## 本文抜粋

────

はじめに、決算書とはどのような書類なのか整理しておきましょう。決算書には多くの種類があるため、よく参照される書類と記載事項の概要を理解しておくことが大切です。

企業の経営状態を事業年度ごとに記載した書類

決算書とは、企業の経営状態を事業年度ごとに記載した書類のことです。決算書という呼び方は通称で、金融商品取引法では「財務諸表」、会社法では「計算書類」と呼ばれます。これらの書類は1つにまとめられているのではなく、複数の書類から構成されていることが大きなポイントです。

決算書の中でも貸借対照表・損益計算書・キャッシュフロー計算書は「財務三表」と呼ばれ、とくに重要度の高い書類とされています。貸借対照表と損益計算書は、期末に所轄税務署へ提出するようすべての企業に義務付けられている書類です。一方、キャッシュフロー計算書に関しては未上場の企業には提出義務がありません。

決算書の種類

決算書の中でもとくに重要度が高い財務三表と、株主資本等変動計算書・個別注記表について、主な記載事項を紹介します。

貸借対照表

貸借対照表(Balance Seat、B/S)は、決算時点での企業の資産の流れをまとめた書類です。企業の「資産」と、企業に返済義務がある「負債」、企業に返済義務がない「純資産」を確認できます。これらの情報から、会社がどのようにして資金を集め、何に投資したのかを読み解くことが可能です。

損益計算書

損益計算書(Profit and Loss Statement、P/L)は、ある期間における企業の収益と、企業が使った経費、収益から経費を引いた最終的な利益を確認できる書類です。つまり、会社が売上をどのようにして作り、その結果どれだけの利益を確保できたのかがわかります。

キャッシュフロー計算書

キャッシュフロー計算書(Cash flow、C/F)は、ある期間のお金の流れをまとめた書類です。現金・預金の動きはもちろんのこと、有価証券や投資信託など投資活動の動きも読み取れます。これにより、事業活動を通じてお金がどのように動いたのかを確認することが可能です。

株主資本等変動計算書

株主資産等変動計算書とは、貸借対照表に示される「資産の部」の変動額のうち、株主に帰属する部分である株主資本の各項目の変動事由を報告するために作成される書類のことです。株主資本である「資本金」や「資本剰余金」などの流れについて、期首の残高と期末の残高を確認できます。

────

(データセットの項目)
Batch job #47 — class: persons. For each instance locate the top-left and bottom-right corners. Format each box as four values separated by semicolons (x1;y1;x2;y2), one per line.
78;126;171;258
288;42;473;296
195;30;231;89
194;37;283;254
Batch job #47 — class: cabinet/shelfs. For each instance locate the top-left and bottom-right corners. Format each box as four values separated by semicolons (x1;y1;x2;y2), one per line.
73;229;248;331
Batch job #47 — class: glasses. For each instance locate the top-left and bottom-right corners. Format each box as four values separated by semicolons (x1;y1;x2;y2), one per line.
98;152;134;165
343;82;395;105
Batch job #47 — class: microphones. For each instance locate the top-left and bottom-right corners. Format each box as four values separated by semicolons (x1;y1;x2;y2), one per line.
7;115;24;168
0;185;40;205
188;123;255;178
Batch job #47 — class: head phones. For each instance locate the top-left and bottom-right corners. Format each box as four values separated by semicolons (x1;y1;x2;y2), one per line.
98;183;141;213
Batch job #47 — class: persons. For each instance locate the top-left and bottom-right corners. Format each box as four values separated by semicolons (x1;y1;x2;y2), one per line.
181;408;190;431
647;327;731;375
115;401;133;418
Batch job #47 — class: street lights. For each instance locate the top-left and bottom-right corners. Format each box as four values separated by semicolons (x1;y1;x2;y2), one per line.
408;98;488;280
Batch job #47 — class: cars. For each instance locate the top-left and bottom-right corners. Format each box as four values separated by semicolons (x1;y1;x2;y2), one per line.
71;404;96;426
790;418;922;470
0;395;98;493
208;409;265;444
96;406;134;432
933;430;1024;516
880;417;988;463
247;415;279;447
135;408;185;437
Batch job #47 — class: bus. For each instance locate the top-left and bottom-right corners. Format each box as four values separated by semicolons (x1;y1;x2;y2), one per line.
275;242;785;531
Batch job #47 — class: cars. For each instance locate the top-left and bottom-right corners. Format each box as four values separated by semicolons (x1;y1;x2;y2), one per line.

────

## 課題の目標
決算書について説明した文章を、最後の文の後から書き継いでください。 エントリはこの作業には関係しません。

## 課題の解答
個別注記表

個別注記表は、決算書にまつわる補足情報を記載する書類です。重要な会計方針に関する注記、貸借対照表に関する注記、損益計算書に関する注記等、今まで各計算書類に記載されていた注記を一覧にして表示します。決算書に対する理解を深めてもらうことや、誤解を与えかねない点を補足することが主な役割です。

決算書はなぜ作成する必要があるのか

決算書を作成する主な目的として、次の3点が挙げられます。

  • 税務署への提出義務を果たすため
  • 経営の成果を対外的に伝えるため
  • 自社の経営状態を把握するため

前述のとおり、期末に所定の決算書を提出するのは企業に課された義務の1つです。しかしながら、決算書は申告のためだけに作成するものではありません。株主や取引先、金融機関といったステークホルダーに自社の経営状態を正確に伝えることも、決算書が果たす重要な役割の1つです。また、自社の経営状態を適切に分析し、改善に役立てるには決算書を参照する必要があります。このように、決算書が社内外において重要な書類であることを認識しておくことが大切です。

決算書の読み方

電卓と虫眼鏡が並べて置かれている写真。 決算書の内容を詳しく確認・分析することをイメージさせる構図。

ここからは、決算書の具体的な読み方について解説していきます。

1. 貸借対照表の読み方

損益計算書の構成を示す図で、売上高から営業利益・経常利益・当期純利益までの流れを段階的に表している。 販売費や営業費用など、利益構造の理解を助ける図解。

貸借対照表には、企業の資金調達方法や資産状況が示されています。貸借対照表の左側に記載されているのが「資産」、右側に記載されているのが「負債」と「純資産」です。企業が所有しているものが「資産」、企業が返済しなければならないものが「負債」、企業の自己資本(返済の必要がないもの)が「純資産」と覚えるとよいでしょう。

資産の部

資産には、「流動資産」と「固定資産」があります。

「流動資産」の具体例としては、現金預金や受取手形、株式などが挙げられます。決算時点で取引先から回収できていない売上の対価(売掛金)も「流動資産」に含まれる点に注意が必要です。売掛金は決算時点では収益にはなっていないものの、すでに収益となることが決まっているため、資産として計上します。

また、土地や建物などの「固定資産」なども資産に含まれます。「固定資産」と「流動資産」との違いは、「1年以内に金銭に変わるかどうか」です。土地や建物のように1年以内に現金化されないものや長期にわたるものはすべて「固定資産」とします。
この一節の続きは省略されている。